Post updated on April 17th, 2018 at 11:34 am
Last year, in February, I found myself with two weeks off in-between jobs. I knew I wanted to travel, but I didn’t know where to. After narrowing down Italy as the destination, I began a bit of research. I read about this ten-day long festival in Venice that takes place in the winter every year, and turns out (by total coincidence) that my dates coincided with the Venice Carnival (or Carnevale, as the Italians call it). I had never heard of this festival before, but the first few images that popped up on Google were enough temptation for me to add this to my bucket list!
Go ahead… take a couple of minutes and Google the Venice Carnival; you won’t be disappointed!
What is the Venice Carnival?
The Venice Carnival is a ten-day celebration that usually takes place in February, ending with Ash Wednesday, the first day of the Christian tradition of Lent. It was a way for Venetians to eat, drink, and be merry (and engage in all the debauchery possible), before they had to give everything up during Lent. The carnival is marked by people donning elaborate baroque masks and costumes, attending lavish masquerade balls, and parading across St. Marks Square.
According to tradition, the Venice Carnival started in 1162 when the Venetians celebrated a victory in battle, however mask-wearing has been an important part of the city’s culture for centuries. Wearing a mask was a way for people to hide their true identities, engage in illicit activities such as gambling, or interact with members of the society outside their class and caste. In the 13th century, a law was passed that banned Venetians from wearing masks during gambling or religious festivals. Eventually, the ban on masks increased until there was only a short window each year when masks were allowed (December to February) – the period of the Carnival.
By the 1930s, however, Mussolini had banned the Venice Carnival. It made a reappearance in 1979 when a group of craftsmen rallied for the Carnival to be reinstated to boost tourism. Today, more than 3 million tourists flock to Venice to partake in one of the most unique festivals around the world. Bucket list check!
What do you do at the Venice Carnival?
The city of Venice organizes a two-week program, filled with (primarily) free events such as boat parades, costume competitions, fireworks and concerts. There are lavish masquerade balls, but these are either by invite-only, or have extremely high prices (upwards of USD 400 per person). To be honest, I wasn’t too impressed with the organization of the free events. None of the authorities knew what was going on, what time events started, or where events were held. However, I was told by a local that this was rare. Usually the city spends a lot of its resources in ensuring the Carnival is a world-class festival. Perhaps I visited on an off-year. But for me, the best part was just walking around St. Marks Square, and photographing the brilliant masks and costumes.
Make sure you buy a mask for yourself! There are tons of street stalls selling these for under 3 euros. Unfortunately, this means they were probably mass produced in China. If you want something a little more authentic, you can purchase masks hand-crafted by Venetian artisans at Ca Macana, Tragicomica, MondoNovo or Papier Mache.

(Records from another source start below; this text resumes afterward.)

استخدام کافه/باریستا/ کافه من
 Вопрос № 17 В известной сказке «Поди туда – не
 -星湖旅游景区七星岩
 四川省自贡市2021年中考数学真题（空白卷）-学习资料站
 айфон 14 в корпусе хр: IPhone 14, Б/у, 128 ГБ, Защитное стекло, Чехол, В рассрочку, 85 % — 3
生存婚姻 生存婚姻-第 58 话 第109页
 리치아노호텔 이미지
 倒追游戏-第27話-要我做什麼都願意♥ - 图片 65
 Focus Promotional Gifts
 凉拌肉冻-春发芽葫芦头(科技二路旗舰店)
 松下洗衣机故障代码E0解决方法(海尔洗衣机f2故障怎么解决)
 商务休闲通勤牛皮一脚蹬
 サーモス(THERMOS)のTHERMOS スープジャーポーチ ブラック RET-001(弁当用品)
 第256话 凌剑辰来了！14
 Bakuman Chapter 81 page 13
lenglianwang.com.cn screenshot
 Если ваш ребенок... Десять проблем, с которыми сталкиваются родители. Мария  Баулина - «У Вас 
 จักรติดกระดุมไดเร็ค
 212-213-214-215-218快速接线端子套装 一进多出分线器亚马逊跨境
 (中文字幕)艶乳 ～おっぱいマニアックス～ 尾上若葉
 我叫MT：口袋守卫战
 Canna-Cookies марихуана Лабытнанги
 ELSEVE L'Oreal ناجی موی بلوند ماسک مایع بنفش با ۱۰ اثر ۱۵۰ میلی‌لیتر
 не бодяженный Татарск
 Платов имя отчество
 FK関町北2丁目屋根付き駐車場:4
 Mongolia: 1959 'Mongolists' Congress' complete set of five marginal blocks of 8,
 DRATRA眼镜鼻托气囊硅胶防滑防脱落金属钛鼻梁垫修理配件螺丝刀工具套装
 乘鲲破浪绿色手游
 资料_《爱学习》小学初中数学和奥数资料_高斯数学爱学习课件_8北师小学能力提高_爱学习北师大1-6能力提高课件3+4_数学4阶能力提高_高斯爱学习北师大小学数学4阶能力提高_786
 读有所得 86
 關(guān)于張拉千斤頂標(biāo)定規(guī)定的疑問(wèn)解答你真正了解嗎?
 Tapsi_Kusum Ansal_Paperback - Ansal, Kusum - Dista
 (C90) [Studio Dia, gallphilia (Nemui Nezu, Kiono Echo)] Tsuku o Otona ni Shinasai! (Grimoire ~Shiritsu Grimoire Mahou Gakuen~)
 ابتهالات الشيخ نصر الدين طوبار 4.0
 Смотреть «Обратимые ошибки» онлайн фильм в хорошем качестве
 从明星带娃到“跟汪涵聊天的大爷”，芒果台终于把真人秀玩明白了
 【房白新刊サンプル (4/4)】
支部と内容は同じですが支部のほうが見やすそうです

When should you go to the Venice Carnival?
The official Carnival lasts 10 days in the winter. However, the city organizes a lot of events in advance of the festival, so a lot of websites will show a 14-day festival. I’d recommend spending 2-3 days at the Venice Carnival; you don’t need more than this. And don’t worry about which days to choose. The best part of the Carnival is just walking around St. Marks Square, and that will be just as fun irrespective of which days you choose to attend. Keep in mind that this isn’t the best time to visit Venice weather-wise: it will be cold and rainy, so pack appropriately.
How do you get there?
A lot of international flights now fly directly into Venice. Alternatively, you can fly into one of the other Italian cities (Rome or Milan) and take the train or rent a car and drive. I’ve got a few posts up on Rome and Florence incase you’re planning a complete Italian vacation!
This year the Venice Carnival is taking place between 18-28 February 2017. It was one of the best experiences of my life and I would highly recommend you take advantage of it. Accommodation gets booked well in advance as this is a popular time for tourists to visit, so make sure you plan well!